The Heart is a Lonely Hunter

Carson McCuller's The Heart is a Lonely Hunter has always intrigued me - if nothing else, just for the title alone. I am now disappointed that I checked it out of the library - because I want to keep it. I have this thing with books that I want to have my own copy and borrowing from the library or from a friend feels less like the love affair a good book should be and more like an illicit get together with someone else's partner.

The Heart is a Lonely Hunter centers not only the lack of partnership, but the cutting isolation of the five main characters in the Depression - era south. Biff, Jake, Mick, Dr. Copeland all look to Mr. Singer for something that goes deeper than companionship and acceptance to affirmation and love, even while Mr. Singer, a deaf-mute, literally withholds himself from all but the object of his affection - who is a louse.

Perhaps most importantly, each of the main characters ascribe nothing short of godhood on Mr. Singer - which each of the four very different characters projecting themselves and their desires onto the deaf-mute. To Mick, Mr. Singer is one who understands the music like her, while Jake, a labor agitator, knows that Mr. Singer has communist and socialist sympathies just like him. Comically, Mr. Singer informs his friend that he simply cannot understand why these different people continue to seek him out as he does not understand what they say to him. Tellingly, each of the characters have dreams in which they are presenting nothing short of themselves to Mr. Singer (as God) for approval.
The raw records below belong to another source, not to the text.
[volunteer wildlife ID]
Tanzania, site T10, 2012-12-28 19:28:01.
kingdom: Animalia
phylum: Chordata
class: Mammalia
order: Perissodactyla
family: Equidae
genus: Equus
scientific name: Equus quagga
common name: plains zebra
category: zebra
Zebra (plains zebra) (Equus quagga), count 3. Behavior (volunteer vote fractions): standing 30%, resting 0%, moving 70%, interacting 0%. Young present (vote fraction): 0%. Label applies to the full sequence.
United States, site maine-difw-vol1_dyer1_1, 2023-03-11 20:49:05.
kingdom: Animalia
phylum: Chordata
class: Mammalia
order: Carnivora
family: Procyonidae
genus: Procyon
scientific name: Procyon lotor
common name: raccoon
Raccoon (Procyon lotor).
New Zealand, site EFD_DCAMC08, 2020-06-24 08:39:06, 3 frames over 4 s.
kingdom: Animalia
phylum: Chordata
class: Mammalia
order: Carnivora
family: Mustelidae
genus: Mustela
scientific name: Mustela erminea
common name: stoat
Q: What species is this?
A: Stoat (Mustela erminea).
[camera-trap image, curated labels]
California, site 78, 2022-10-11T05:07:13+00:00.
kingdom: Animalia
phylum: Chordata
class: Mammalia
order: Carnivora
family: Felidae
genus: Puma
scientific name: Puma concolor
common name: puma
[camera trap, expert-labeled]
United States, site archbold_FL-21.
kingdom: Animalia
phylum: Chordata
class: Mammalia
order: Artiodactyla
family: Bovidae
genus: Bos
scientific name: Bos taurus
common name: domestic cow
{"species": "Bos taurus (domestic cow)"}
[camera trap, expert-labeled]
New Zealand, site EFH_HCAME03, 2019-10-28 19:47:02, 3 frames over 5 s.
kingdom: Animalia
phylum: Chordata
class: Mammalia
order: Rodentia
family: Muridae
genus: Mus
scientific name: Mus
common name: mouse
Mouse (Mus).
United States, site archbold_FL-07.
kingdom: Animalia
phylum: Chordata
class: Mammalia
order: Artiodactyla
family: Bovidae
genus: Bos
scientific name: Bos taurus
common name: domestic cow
Ultimately, (needless) isolation results in tragedy.

I wonder how I have isolated myself. I wonder what I have projected onto God that is not really of Him - just what would make me more comfortable with him.

I am thankful for the gift of Christian community and for the witness of scripture to correct me when I am wrong.

1 comments:

Jennifer Coomer said...

i have that book. it sits on my bookshelf. i read the first chapter. it still sits on my bookshelf. maybe i wasn't in the right place the first time i tried to read it. like, when you watch a movie while you have a headache and you think you didn't like the movie. but really you just had a headache. maybe i should pull that book off the bookself sometime and give it another try. only please don't ask me to write a report.